What you should do
Extract the passage of the text on fine-tuning Mochi 1 that runs from "One month ago, Genmo" up to and including "generator on Modal.", copying it word for word.

Exercise text
◆ ◆ ◆ ◆ ◆

One month ago, Genmo released Mochi 1, an open state-of-the-art video generation model. Given a text prompt, Mochi 1 generates matching short video clips — like Stable Diffusion or Flux do for images and ChatGPT does for conversations. The results are stunning, especially for those of us who remember when GANs struggled to make 32x32 pixel frog images from CIFAR-10.
As an open (Apache 2.0-licensed!) foundation model, Mochi 1 is designed so that others can build on top of it. And today, Genmo just made that much easier by releasing a collection of scripts and sample code for fine-tuning Mochi 1 with LoRA.
Here are some of our results from fine-tuning Mochi on short clips of objects dissolving:
Check out our fine-tuning recipe to create your own custom video generator on Modal.
What is fine-tuning? What is LoRA?
Mochi 1 has been trained on data that is broadly representative of the kinds of videos people want to watch. You can use it off the shelf via text prompting (see our docs for how to run baseline Mochi inference on Modal).

◆ ◆ ◆ ◆ ◆

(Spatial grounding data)
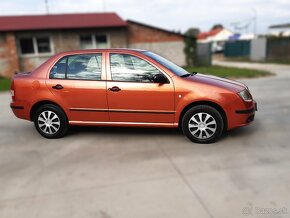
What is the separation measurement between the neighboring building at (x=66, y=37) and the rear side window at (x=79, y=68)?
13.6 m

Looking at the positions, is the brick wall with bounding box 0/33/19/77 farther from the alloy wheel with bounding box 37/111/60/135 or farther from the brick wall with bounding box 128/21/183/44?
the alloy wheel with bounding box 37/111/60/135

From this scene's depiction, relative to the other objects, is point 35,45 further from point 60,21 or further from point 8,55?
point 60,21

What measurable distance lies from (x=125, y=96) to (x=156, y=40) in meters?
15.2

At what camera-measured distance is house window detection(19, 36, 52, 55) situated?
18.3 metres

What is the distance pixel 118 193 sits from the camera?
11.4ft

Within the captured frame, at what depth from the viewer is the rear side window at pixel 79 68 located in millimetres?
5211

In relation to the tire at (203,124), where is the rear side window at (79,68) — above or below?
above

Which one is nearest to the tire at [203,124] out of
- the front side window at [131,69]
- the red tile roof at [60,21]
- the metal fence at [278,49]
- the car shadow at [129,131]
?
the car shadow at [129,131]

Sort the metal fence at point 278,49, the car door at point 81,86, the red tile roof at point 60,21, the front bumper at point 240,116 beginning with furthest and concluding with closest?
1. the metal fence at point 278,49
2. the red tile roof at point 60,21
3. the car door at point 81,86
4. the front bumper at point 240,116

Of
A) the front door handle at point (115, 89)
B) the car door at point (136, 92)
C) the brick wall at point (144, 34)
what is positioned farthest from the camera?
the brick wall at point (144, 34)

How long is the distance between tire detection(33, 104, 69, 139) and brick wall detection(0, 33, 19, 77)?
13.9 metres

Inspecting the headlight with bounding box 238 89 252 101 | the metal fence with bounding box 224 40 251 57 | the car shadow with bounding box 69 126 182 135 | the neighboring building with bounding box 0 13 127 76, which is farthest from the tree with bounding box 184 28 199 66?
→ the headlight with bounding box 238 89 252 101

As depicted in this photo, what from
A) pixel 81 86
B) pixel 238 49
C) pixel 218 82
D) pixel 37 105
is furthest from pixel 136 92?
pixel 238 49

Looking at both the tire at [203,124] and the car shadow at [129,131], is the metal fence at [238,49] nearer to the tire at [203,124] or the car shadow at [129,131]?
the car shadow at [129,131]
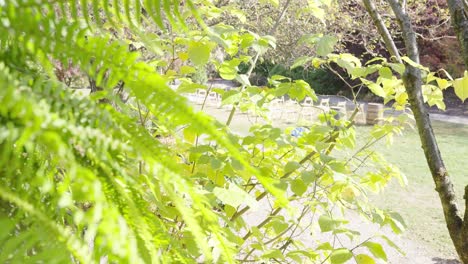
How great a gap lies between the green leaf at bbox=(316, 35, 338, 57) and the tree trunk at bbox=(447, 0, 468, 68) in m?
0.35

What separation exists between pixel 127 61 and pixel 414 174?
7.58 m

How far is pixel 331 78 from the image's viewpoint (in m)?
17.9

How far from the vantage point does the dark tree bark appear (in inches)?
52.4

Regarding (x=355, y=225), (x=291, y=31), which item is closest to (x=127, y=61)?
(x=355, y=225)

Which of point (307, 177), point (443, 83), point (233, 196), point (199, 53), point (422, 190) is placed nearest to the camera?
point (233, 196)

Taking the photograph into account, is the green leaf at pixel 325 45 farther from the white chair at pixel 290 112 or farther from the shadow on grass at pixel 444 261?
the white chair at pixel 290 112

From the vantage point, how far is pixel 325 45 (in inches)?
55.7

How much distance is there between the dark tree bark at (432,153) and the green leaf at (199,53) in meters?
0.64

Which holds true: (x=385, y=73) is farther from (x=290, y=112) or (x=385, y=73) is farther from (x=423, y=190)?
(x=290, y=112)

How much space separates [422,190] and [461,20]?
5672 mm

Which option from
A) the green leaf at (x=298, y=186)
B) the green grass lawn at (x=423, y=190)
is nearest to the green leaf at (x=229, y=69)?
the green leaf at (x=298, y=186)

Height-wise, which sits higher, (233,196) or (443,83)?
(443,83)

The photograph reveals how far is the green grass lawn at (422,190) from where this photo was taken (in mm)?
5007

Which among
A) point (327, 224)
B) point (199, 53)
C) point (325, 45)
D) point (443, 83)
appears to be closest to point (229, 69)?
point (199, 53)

◆ ◆ ◆ ◆ ◆

Answer to this task
One month ago, Genmo released Mochi 1, an open state-of-the-art video generation model. Given a text prompt, Mochi 1 generates matching short video clips — like Stable Diffusion or Flux do for images and ChatGPT does for conversations. The results are stunning, especially for those of us who remember when GANs struggled to make 32x32 pixel frog images from CIFAR-10.
As an open (Apache 2.0-licensed!) foundation model, Mochi 1 is designed so that others can build on top of it. And today, Genmo just made that much easier by releasing a collection of scripts and sample code for fine-tuning Mochi 1 with LoRA.
Here are some of our results from fine-tuning Mochi on short clips of objects dissolving:
Check out our fine-tuning recipe to create your own custom video generator on Modal.